Hybrid cars have no future.

This includes the complete transition from combustion engines and hybrid models to electric drives. Although it has proven correct for VW to rely on hybrid models in the medium term, this can only be a transitional solution: “This is an expensive strategy, and it must come to an end,” said the VW Passenger Cars chief.

Mass small EV-Models are coming

To manage the transition, VW is also focusing on smaller electric car models, whose importance Schäfer emphasized. VW plans to launch the “ID.2all” model for around 25,000 euros before the end of 2025. Even cheaper models, around 20,000 euros, are expected to follow in 2027.

“We need to penetrate deeper price segments,” Schäfer stressed. Only then can VW reach the broad mass. To make a profit on these affordable models, they need to be produced in large quantities.

VW has the necessary capacities, Schäfer explained, referring to the company’s own battery cell factories in Europe and Canada.

The idea that electric cars do not require sacrifices, but are safe and can cover long distances, has meanwhile taken root in people’s minds: “We have done our homework there.”

Volkswagen ID.2all

(Image – Thomas Schäfer – CEO of the Volkswagen brand. With show car ID. 2all – Volkswagen AG)
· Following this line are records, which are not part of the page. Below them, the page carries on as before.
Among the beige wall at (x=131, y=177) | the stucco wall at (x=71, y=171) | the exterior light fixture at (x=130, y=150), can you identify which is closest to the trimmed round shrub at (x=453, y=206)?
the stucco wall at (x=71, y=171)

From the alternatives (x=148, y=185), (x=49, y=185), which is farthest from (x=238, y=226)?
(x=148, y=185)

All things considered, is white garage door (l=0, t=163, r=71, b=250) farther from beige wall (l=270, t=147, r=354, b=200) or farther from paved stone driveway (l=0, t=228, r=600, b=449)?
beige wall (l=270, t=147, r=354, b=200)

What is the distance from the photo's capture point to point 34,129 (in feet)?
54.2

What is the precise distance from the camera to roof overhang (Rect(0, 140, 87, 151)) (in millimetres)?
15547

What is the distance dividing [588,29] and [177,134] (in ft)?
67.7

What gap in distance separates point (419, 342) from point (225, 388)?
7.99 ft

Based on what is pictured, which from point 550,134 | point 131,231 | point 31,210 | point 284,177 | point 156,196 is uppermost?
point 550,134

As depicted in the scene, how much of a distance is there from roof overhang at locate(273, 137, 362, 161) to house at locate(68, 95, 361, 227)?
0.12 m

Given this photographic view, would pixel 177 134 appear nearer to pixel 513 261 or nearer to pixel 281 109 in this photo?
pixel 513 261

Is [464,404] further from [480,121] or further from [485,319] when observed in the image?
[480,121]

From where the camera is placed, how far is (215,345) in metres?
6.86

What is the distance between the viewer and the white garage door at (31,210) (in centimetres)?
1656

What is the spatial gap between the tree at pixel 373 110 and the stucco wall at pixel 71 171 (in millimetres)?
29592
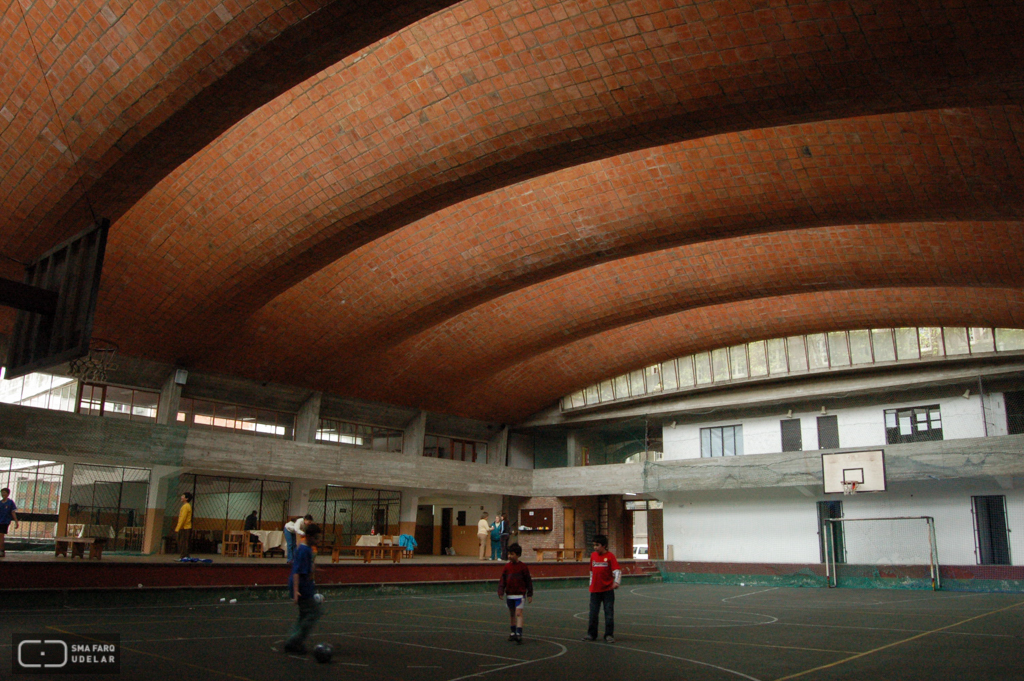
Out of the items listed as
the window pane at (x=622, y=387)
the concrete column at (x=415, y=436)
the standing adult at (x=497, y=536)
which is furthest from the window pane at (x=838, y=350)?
the concrete column at (x=415, y=436)

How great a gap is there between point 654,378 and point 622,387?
151 centimetres

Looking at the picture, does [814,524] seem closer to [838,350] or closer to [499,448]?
[838,350]

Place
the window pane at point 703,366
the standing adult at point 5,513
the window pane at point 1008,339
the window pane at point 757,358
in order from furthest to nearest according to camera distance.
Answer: the window pane at point 703,366, the window pane at point 757,358, the window pane at point 1008,339, the standing adult at point 5,513

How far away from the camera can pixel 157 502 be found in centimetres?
2414

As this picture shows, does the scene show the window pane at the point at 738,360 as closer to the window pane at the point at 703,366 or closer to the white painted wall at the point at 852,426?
A: the window pane at the point at 703,366

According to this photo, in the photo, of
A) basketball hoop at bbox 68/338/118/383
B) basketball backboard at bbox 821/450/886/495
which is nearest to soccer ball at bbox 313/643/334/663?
basketball hoop at bbox 68/338/118/383

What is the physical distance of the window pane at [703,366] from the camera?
30.8 metres

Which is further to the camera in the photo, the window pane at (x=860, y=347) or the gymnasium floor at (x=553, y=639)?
the window pane at (x=860, y=347)

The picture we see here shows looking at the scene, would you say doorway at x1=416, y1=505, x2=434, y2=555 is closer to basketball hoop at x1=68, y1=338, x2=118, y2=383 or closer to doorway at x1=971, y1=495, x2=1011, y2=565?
basketball hoop at x1=68, y1=338, x2=118, y2=383

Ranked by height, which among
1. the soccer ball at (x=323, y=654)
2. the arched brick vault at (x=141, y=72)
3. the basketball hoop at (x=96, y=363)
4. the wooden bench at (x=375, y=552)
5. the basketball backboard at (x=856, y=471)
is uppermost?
the arched brick vault at (x=141, y=72)

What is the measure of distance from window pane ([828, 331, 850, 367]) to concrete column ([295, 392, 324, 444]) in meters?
19.2

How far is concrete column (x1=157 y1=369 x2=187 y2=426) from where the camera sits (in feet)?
80.0

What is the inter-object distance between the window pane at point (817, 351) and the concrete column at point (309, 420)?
18.6 m

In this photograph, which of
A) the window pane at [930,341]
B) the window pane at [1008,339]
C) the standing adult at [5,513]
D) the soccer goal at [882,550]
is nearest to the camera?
the standing adult at [5,513]
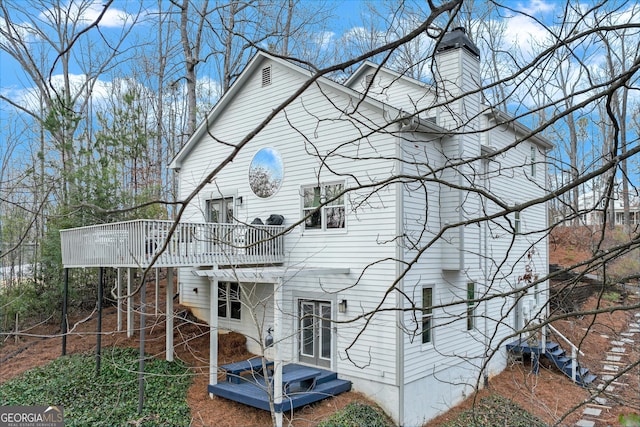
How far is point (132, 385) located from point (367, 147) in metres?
6.80

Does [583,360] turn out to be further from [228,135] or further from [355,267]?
[228,135]

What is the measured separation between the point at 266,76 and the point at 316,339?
6.49 meters

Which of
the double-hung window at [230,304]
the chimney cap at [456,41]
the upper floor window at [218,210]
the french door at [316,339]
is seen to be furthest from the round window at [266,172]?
the chimney cap at [456,41]

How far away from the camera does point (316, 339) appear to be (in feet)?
32.4

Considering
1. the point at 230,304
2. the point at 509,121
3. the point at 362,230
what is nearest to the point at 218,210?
the point at 230,304

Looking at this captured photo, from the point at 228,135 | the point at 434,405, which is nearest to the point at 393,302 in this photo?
the point at 434,405

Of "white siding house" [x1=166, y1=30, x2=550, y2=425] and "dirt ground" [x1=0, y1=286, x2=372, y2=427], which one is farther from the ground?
"white siding house" [x1=166, y1=30, x2=550, y2=425]

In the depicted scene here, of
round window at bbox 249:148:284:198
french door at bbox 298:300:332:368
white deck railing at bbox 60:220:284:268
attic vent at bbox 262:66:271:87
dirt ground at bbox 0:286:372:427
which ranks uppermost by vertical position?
attic vent at bbox 262:66:271:87

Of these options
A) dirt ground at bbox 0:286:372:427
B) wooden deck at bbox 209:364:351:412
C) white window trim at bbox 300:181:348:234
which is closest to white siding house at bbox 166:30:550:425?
white window trim at bbox 300:181:348:234

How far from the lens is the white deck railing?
8531 millimetres

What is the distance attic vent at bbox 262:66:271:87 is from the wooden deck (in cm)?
679

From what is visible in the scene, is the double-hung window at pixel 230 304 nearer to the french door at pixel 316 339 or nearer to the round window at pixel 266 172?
the french door at pixel 316 339

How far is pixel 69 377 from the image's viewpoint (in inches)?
368

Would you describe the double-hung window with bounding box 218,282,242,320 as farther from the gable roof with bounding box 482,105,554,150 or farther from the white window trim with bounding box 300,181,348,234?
the gable roof with bounding box 482,105,554,150
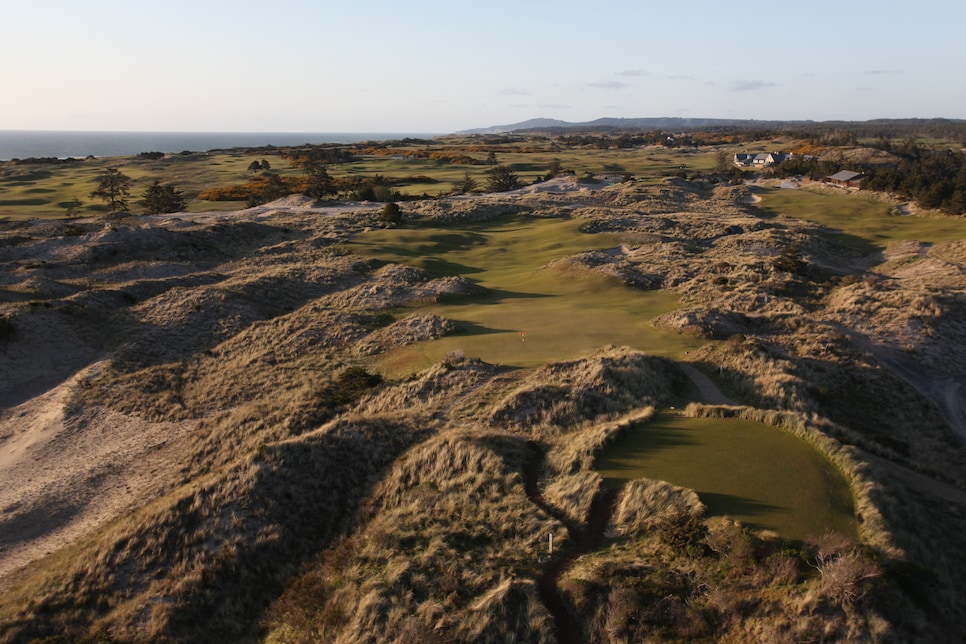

Further infrastructure expansion needed

However, for customers to switch to electric, more stability in the power supply and better infrastructure are needed, emphasized the VW manager. Overall, though, we are “on the right track.”

Schäfer also called for the commitment of everyone—companies and politics—to keep Europe’s industrial base competitive. VW, for its part, will remain loyal to the old continent, he emphasized.

“We must continue to stay here and manufacture our own battery cells. We can’t just hit pause; we must drive innovation and remain technology leaders,” said Schäfer.

By 2030, VW aims for electric cars to comprise 70 percent of its market share in Europe.

Unlike other automakers, VW intends to maintain its set goals for electric cars: by 2030, at least 70 percent of sales in Europe for the VW core brand will be purely electric cars, with more than 50 percent in the USA and China.

To this end, VW has electrified most of its model range, from compact cars the size of the Golf to SUV’s, sedans, station wagons, and even electric minibuses. By 2027, VW plans to bring eleven more electric models to the market.

Electric Volkswagen ID.7

(Image – Volkswagen ID.7 – Volkswagen Newsroom)

Currently, the VW brand offers five electric ID models in our lineup, with the group brands Audi, Cupra, Porsche, and Skoda adding up to about a dozen models. Globally, in 2023, the VW Group was the third-largest electric car manufacturer after Tesla and BYD from China.